Cataplexy sufferer Jody Kelly (19) collapses each time she laughs or experiences a strong emotion
Published 07/04/2015 | 10:39
An Irish teenager avoids laughing due to a rare neurological condition which causes her to collapse each time she experiences a strong emotion.
Jodie Kelly (19) suffers from Cataplexy, a condition which causes her to lose control of her muscles and fall to the floor up to ten times each day.
The Dublin teenager has learned to control her Cataplexy episodes by getting herself to the ground at the first sign of weakness which helps her prevent injury.
“When I feel weakness I don’t fall straight to the floor. I can control it now.
“I try to get to the floor first or my friends and my family help me get to the ground as I don’t want to hurt myself,” she said speaking to John Murray on RTE Radio One.
Jodie also suffers from narcolepsy, a chronic sleep disorder in which the brain struggles to regulate sleep patterns. Cataplexy is a side effect of this disorder.
The teenager’s symptoms first began when she was 12 or 13 and her disorder was particularly difficult to cope with during secondary school.
“The worst time for me was when I was in second or third year. To cope, I’d sometimes go home before lunch and take the afternoon off because I was tired and study in the evening. On Wednesdays I used to have religion and head home early to nap so that I could study in the evening.”
The DIT Business student revealed that her disorder means she sometimes falls asleep in class and feels fatigue after coping with a Cataplexy episode which she calls ‘her things’.
“When I feel one of my things coming on I just stop and take a break and rest.
“I close my eyes to get rid of it.
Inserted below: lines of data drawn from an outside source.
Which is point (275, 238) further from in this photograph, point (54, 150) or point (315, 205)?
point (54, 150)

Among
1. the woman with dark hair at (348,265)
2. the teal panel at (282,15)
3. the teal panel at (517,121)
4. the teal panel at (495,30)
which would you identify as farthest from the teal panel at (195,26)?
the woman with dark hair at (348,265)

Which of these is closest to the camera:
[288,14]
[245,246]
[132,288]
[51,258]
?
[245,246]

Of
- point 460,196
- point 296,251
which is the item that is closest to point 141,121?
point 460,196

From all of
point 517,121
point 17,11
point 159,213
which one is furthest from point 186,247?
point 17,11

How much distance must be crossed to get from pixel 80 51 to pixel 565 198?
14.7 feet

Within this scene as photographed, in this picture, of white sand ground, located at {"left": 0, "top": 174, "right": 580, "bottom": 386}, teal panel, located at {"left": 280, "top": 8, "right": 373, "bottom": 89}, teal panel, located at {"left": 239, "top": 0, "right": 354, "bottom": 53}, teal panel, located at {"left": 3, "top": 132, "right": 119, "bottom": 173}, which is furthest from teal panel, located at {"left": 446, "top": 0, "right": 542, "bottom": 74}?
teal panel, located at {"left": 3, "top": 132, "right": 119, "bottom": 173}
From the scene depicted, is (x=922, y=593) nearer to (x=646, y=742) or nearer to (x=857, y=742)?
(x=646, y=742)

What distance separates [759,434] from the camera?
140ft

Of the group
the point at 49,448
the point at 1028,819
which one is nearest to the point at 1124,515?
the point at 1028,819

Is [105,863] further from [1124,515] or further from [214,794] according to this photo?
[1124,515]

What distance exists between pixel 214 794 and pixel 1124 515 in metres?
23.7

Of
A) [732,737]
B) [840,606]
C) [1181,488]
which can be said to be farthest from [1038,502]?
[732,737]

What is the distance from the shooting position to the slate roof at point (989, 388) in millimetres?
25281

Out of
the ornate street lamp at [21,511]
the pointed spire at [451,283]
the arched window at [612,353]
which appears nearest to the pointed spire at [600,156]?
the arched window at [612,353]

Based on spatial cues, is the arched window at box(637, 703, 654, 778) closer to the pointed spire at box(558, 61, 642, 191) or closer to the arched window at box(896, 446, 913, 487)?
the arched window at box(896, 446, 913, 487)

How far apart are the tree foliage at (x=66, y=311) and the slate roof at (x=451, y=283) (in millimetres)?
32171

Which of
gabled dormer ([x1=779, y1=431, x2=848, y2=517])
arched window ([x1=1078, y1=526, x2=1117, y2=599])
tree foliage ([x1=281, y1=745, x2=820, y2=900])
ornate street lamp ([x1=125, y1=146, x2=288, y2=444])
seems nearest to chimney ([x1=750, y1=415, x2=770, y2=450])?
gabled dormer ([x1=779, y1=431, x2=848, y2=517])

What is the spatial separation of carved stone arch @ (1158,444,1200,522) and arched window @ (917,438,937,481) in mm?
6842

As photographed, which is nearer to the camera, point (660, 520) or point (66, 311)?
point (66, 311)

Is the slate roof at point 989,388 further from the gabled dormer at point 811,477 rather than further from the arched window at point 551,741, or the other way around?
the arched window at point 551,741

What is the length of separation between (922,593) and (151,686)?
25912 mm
It takes so much energy to stay standing and to cope with them that I often feel tired afterwards," she said.
“My sleep would be very broken up. During the day I can go without a nap but then I would need to go to bed early in the evening which disrupts my sleep at night.”
The teenager revealed that she avoids funny television programmes such as BBC’s Graham Norton Show because laughter brings on muscle weakness and could cause her to collapse.
“It doesn’t have to be laughter, other strong emotions like anger bring them on.
“I find Graham Norton really funny. His show is on late at night after my tablets have worn off and his show could bring them on,” she said.
Jody revealed another symptom of narcolepsy is that she has extremely vivid dreams which she says can be both enjoyable or often quite scary.
“I have really really vivid dreams. They’re really really good.
“A lot of people with narcolepsy can control their dreams. When you have nightmares though they are really really bad.
“When I’ve had a bad dream I don’t like to talk about them. I had a dream last week that we had a war against Northern Ireland. It didn't make sense but to me it was really scary and realistic.
“Also I sometimes don’t know if my dreams are real or not.”
Jody is a member of Sound, an organisation which provides support to Irish people coping with narcolepsy.
“At the beginning there wasn’t many people with narcolepsy. But then with the swine flu injection set off narcolepsy in a lot of people.
“They set up a group called Sound and we meet up a few times a year. There are a few other teenagers and they know what you’re going through which is a big help,” she said.